Джип, на котором везли Холмса, перед самым Фрайхайтсбрюке свернул направо, прямо на гигантский аэродром посреди города. А вот джип с Шильке – налево, непосредственно на мост. Вонь, окутавшая их на другой стороне реки, была просто невероятной. Гарь, гниль, остатки разлагающихся пищевых продуктов и человеческих тел. Смрад буквально неописуемый. Число насекомых и всяческой мошки, пирующих со всех сторон, было таково, что колеса джипа оставляли черные следы в отвратительной каше. Из-за комарья Шильке посильнее натянул на голову рабочую фуражку и наставил воротник. К губам прижал платок, пытаясь глубоко не дышать.
Центр, а точнее его чудовищные остатки, представлял собой ужасный вид. В развалинах не стихали пожары, затягивая своими дымами подробности мрачного пейзажа конца света. Повсюду стояли сотни различнейших транспортных средств: крестьянские телеги, элегантные экипажи, разбитые грузовики, легковые машины, которые тянули лошади, военные транспортеры самых разных армий, похоронные дроги, платформы на колесах – все они были заняты солдатами Красной Армии в различном состоянии трезвости и в различных фазах насыщения собранными повсюду материальными ценностями. Какофония звуков, извлекаемых из самых различных динамиков: начиная от обычных граммофонов, и заканчивая громкоговорителями мощных пропагандистских установок, боролась с отзвуками пирушек, происходящих в оставшихся целыми заведениях общественного питания. Зато патрули были организованы образцово. Немногочисленные гражданские лица старались держать ушки на макушке.
Чудовищная дорога длилась ужасно долго. Джипу приходилось продвигаться по чуть-чуть и лавировать среди куч строительного мусора, чтобы найти хоть кусок нормального дорожного покрытия. Наконец, всего лишь через пару часов, джип припарковался на тротуаре под универмагом Дыкхоффа. Тот же самый маршрут, да еще осуществленный пешком, занял бы не более получаса. Высаживаясь, Шильке глянул вверх. О чудо, здание, спроектированное Мендельсоном, не было разрушено; на верхних этажах в окнах даже стекла остались целыми. Капитан усмехнулся про себя. Надпись "Дыкхофф" уже сорвали, но современное здание выглядело на удивление хорошо.
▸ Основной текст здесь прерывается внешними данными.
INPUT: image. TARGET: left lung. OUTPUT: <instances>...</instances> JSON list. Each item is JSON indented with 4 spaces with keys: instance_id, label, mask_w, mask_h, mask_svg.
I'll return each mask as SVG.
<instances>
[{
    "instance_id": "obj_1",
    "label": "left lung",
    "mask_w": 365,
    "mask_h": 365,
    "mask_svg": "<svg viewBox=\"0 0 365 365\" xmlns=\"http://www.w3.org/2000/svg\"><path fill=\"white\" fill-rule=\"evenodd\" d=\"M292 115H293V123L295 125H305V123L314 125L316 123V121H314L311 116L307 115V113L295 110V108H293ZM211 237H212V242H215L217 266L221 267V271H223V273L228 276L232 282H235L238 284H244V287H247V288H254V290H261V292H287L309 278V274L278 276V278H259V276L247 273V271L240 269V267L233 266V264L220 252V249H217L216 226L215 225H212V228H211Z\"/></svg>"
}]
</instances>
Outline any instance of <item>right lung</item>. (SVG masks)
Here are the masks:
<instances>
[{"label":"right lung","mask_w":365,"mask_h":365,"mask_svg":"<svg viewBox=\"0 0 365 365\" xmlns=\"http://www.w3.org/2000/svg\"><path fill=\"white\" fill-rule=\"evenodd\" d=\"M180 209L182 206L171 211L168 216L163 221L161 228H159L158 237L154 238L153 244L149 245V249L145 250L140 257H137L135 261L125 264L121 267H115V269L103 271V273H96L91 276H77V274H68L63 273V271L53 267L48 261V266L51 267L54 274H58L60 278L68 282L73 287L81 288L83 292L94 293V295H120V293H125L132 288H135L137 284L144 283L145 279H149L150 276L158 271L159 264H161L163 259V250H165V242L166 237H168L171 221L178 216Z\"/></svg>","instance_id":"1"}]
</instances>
По боковой лестнице Шильке завели на самый верхний этаж, где он получил небольшую комнатку с письменным столом, стулом и огромным диваном. "Получил" было самым подходящим определением, так как помещение ни в чем не походило на тюремную камеру. В окне не было решеток, всего лишь тонкие бумажные жалюзи. Шильке не стал поднимать их, да и зачем. По другой стороне не было на что глядеть, а вот жара доставала все сильней. К счастью, на столе кто-то оставил две бутылки минеральной воды, пачку военных сухарей и баночку варенья. Все было не так и паршиво, оценил немец. Интерьер ни в чем не походил на известные по описаниям комнаты прославленной лубянской гостиницы в Москве. Оставшись один, Шильке оценил собственные запасы. Полторы пачки американских сигарет, бензиновая зажигалка, коробочка английских мятных карамелек, противосолнечные очки и носовой платок. Их носка он вынул весьма важные в данной ситуации наручные часы и уселся на удобном диване. Нет, нет, он никак не мог жаловаться. НКВД предстало в шикарном издании.
Разбудили его на следующий день в шесть утра. Молчаливый солдат провел Шильке в северо-западный угол, в громадный кабинет какого-то директора. Помещение производило громадное впечатление. Профилированная, гигантская оконная рама заставляла представить кабину гигантского бомбардировщика; современная, покрытая кожей мебель; стильное оснащение и работающий от генератора кондиционер пробуждали ассоциации с каким-то футуристическим отелем на Луне или даже на Марсе, тем более, учитывая то, что находилось за окнами.
– Проходите, пожалуйста, герр капитан. – Из-за огромного письменного стола поднялся русский майор. Он был уже в возрасте, лет пятьдесят, а то и пятьдесят пять, разговаривал он на отличном немецком языке. – Присаживайтесь, – указал он на кожаное кресло.
Шильке чувствовал, что этого человека необходимо очень и даже очень опасаться.
– Признаюсь, герр майор, что я весьма поражен тем, как относятся к пленным, – пожал он протянутую руку.
– Герр капитан, вы никакой не пленник. Просто из чистого любопытства хотелось бы узнать о паре вещей, прямо, скажем так, из источника.
– Спрашивайте, пожалуйста.
Русский слегка усмехнулся.
– Как вы видите свое будущее? – совершенно неожиданно бросил он.
– Не понял?
– Разве вы не разговаривали об этом с Холмсом, когда принимали решение о сотрудничестве с поляками?
– Тогда – нет, впоследствии – в какой-то мере – да.
– И?
– Длужевский нарисовал мне два возможных сценария. Если я буду непригодным или опасным, то могу стать надзирателем высокого ранга в лагере для немецких военнопленных где-нибудь в сибирских снегах.
Русский вновь усмехнулся. Ему явно понравилась непосредственность поляка в описании будущего.
– Второй сценарий будет реализовываться, если я окажусь пригодным и нестрашным. И, мне кажется, именно это и есть мой случай. Я знаю много сведений о Верфольфе, знаю многих людей, которых вы можете разыскивать, я ориентируюсь во многих нюансах города и его архивов. Полякам я буду нужен в течение пары лет. А потом выеду в ту часть Германии, которую в настоящее время оккупируют советские войска, получу виллу и стану служить либо в тамошних органах безопасности, либо в разведке.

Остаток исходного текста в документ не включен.